Sitzung vom 17. August 2006
Kassationshof

Bundesrichter Schneider, Präsident,
Bundesrichter Karlen, Zünd,
Gerichtsschreiber Borner.

X. ________,
Beschwerdeführer,
vertreten durch Rechtsanwalt Daniel Vischer,

gegen

Oberstaatsanwaltschaft des Kantons Zürich, Postfach, 8090 Zürich.

Verminderte Zurechnungsfähigkeit (Art. 11 und 13 StGB),

Nichtigkeitsbeschwerde gegen das Urteil des Obergerichts des Kantons Zürich,
I. Strafkammer,
vom 24. November 2005.

Sachverhalt:

A.
Das Obergericht des Kantons Zürich verurteilte X.________ am 24. November
2005 wegen versuchten Raubes (Art. 140 Ziff. 4 StGB), falscher Anschuldigung,
Vergehens gegen das Waffengesetz, Hausfriedensbruchs, mehrfachen Missbrauchs
von Ausweisen und Schildern, mehrfachen Fahrens ohne Führerausweis,
mehrfachen Lenkens eines Motorfahrzeugs ohne Versicherungsschutz sowie
Missbrauchs und Verschleuderung von Militärmaterial zu 6 ? Jahren Zuchthaus.
Es verpflichtete ihn, dem Opfer des versuchten Raubüberfalls eine Genugtuung
von Fr. 15'000.-- zu zahlen, und erklärte ihn für den Vorfall auch
schadenersatzpflichtig.

B.
X.________ führt Nichtigkeitsbeschwerde mit dem Antrag, der angefochtene
Entscheid sei aufzuheben und die Sache zur Einholung eines psychiatrischen
Gutachtens und zu neuerlicher Strafzumessung an die Vorinstanz
zurückzuweisen.

Das Obergericht hat auf eine Stellungnahme zur Beschwerde verzichtet (act.
4).

Das Bundesgericht zieht in Erwägung:

1.
Im vorinstanzlichen Verfahren hatte der Beschwerdeführer beantragt, über
seine Zurechnungsfähigkeit sei ein psychiatrisches Gutachten zu erstellen.

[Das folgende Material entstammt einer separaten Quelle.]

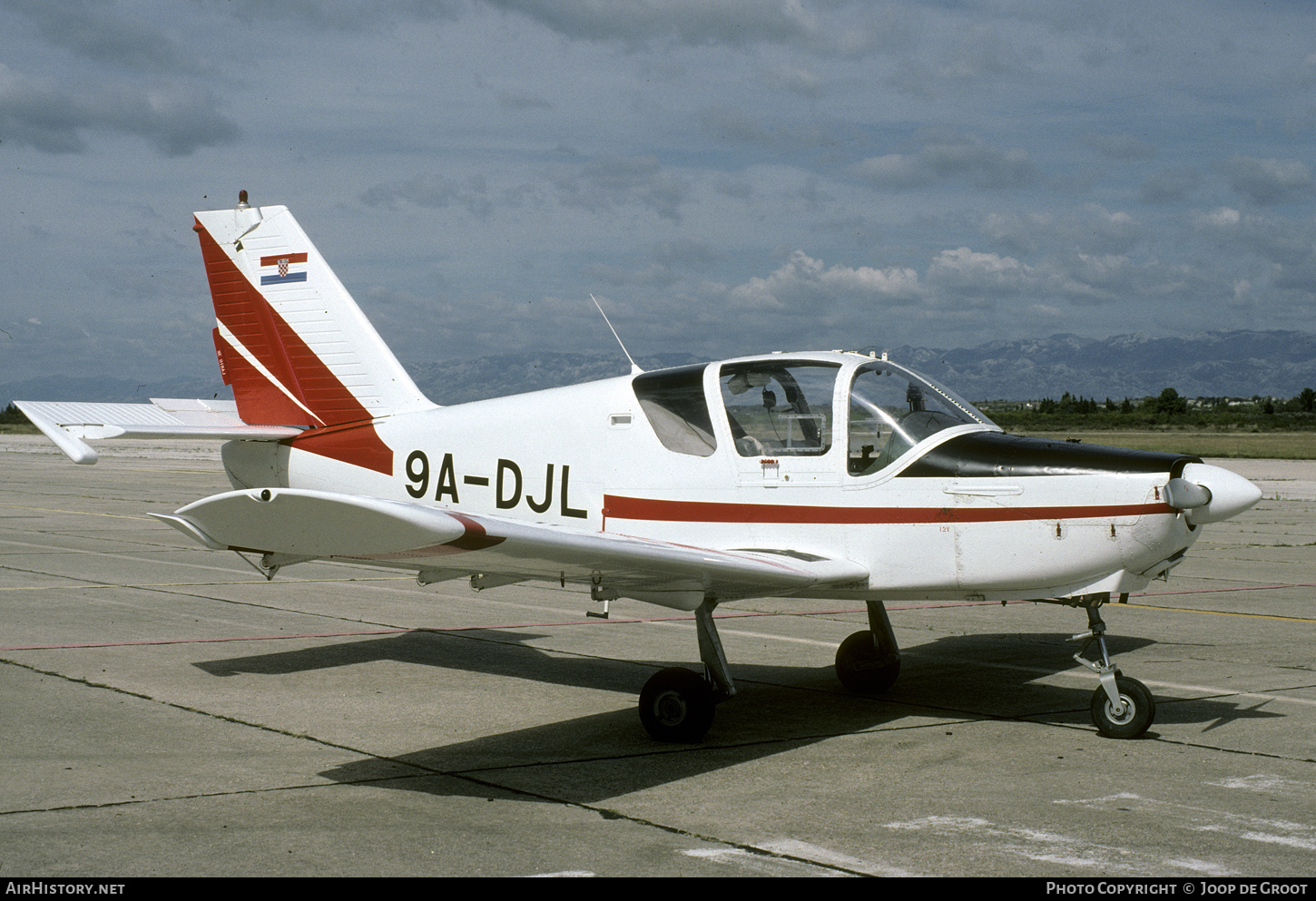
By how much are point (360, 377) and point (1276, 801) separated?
657 centimetres

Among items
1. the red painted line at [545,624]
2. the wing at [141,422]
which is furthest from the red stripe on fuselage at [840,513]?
the wing at [141,422]

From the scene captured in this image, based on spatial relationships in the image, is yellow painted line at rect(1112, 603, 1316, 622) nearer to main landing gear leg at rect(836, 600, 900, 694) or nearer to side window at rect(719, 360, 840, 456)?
main landing gear leg at rect(836, 600, 900, 694)

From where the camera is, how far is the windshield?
22.8 feet

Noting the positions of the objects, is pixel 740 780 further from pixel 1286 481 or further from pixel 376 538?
pixel 1286 481

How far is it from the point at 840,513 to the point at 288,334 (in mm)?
4788

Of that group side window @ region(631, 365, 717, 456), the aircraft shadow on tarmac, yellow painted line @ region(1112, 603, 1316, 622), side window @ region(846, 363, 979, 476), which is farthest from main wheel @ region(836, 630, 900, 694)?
yellow painted line @ region(1112, 603, 1316, 622)

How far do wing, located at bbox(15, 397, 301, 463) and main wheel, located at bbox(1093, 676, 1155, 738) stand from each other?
555cm

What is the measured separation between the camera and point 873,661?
812 centimetres

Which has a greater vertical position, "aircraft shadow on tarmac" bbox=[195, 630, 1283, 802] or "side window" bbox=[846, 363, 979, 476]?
"side window" bbox=[846, 363, 979, 476]

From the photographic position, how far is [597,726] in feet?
23.4

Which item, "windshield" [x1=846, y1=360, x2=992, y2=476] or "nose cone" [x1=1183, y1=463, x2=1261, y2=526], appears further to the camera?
"windshield" [x1=846, y1=360, x2=992, y2=476]

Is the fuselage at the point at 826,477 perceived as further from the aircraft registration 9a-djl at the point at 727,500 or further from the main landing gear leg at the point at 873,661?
the main landing gear leg at the point at 873,661

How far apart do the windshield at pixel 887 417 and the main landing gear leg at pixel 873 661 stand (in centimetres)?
152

Die Vorinstanz lehnte den Antrag ab, im Wesentlichen mit folgender
Begründung: Die Tatsache, dass sich der Beschwerdeführer den Tatablauf
vorgängig notiert habe, weise nicht zwingend auf eine psychische
Auffälligkeit hin. Sie könne durchaus auch als Indiz für eine kühle Planung
des Raubüberfalls gewertet werden. Auch die grosse Nervosität und Ambivalenz
während der Tatausübung sei - vor allem für Ersttäter - nicht untypisch,
ebenso wie sein wiederholtes Zögern, welches mehr noch aufzeige, dass der
Beschwerdeführer immer wieder von neuem den Entschluss zu einem weiteren
Schritt zur Tatverwirklichung habe fassen müssen. Sein Verhalten unterscheide
sich somit nicht signifikant von demjenigen anderer Täter in ähnlichen
Situationen. Es sei nicht zu verkennen, dass er während der Tatausführung
zunehmend in Stress geraten sei und Mühe bekommen habe, Herr der Lage zu
bleiben. Diese Situation sei aber selbstverschuldet und unter dem Aspekt der
verminderten Zurechnungsfähigkeit unbeachtlich. Das Tatmotiv - Geldmangel -
sei ein ebenfalls logisch gut nachvollziehbares, wenn auch nicht
entschuldbares. Mit dem ursprünglich geplanten erpresserischen Bankomatbezug
hätte der Beschwerdeführer einen beachtlichen Geldbetrag erlangen können,
welcher zur Deckung seiner Mietschulden gereicht hätte. Auch aus dem Umstand,
dass er den Raubversuch in militärischem Aufzug begangen habe, könne noch
nicht auf eine psychische Auffälligkeit geschlossen werden, sei doch die
Uniform eigentlich Voraussetzung dafür gewesen, dass er ohne Aufsehen zu
erregen sein Militärgewehr habe mitführen können. Der Einsatz des Gewehres -
in welcher Art auch immer - sei wesentlicher Teil des geplanten Tatablaufs
gewesen. Das Aufschreiben des Tatplans im militärischen Dienstreglement sei
mangels kurzfristiger Verfügbarkeit eines anderen Papiers erfolgt. Der
geplante Tatort bei militärischen Anlagen habe ebenfalls aus rein praktischen
Gründen ein militärisches Outfit nahe gelegt (angefochtener Entscheid S. 8 f.
Ziff. 3).

2.
Der Vorinstanz ist darin beizupflichten, dass es keinen einzelnen Umstand in
der Tatausführung gibt, der für sich allein zwingend eine psychische
Auffälligkeit des Beschwerdeführers nahelegen würde. Nun gibt es aber mehrere
zumindest sonderbare Verhaltensweisen bei der Tatausführung wie auch
Auffälligkeiten in seiner jüngeren Biographie, die in ihrer Gesamtheit
Zweifel an seiner vollen Schuldfähigkeit erwecken.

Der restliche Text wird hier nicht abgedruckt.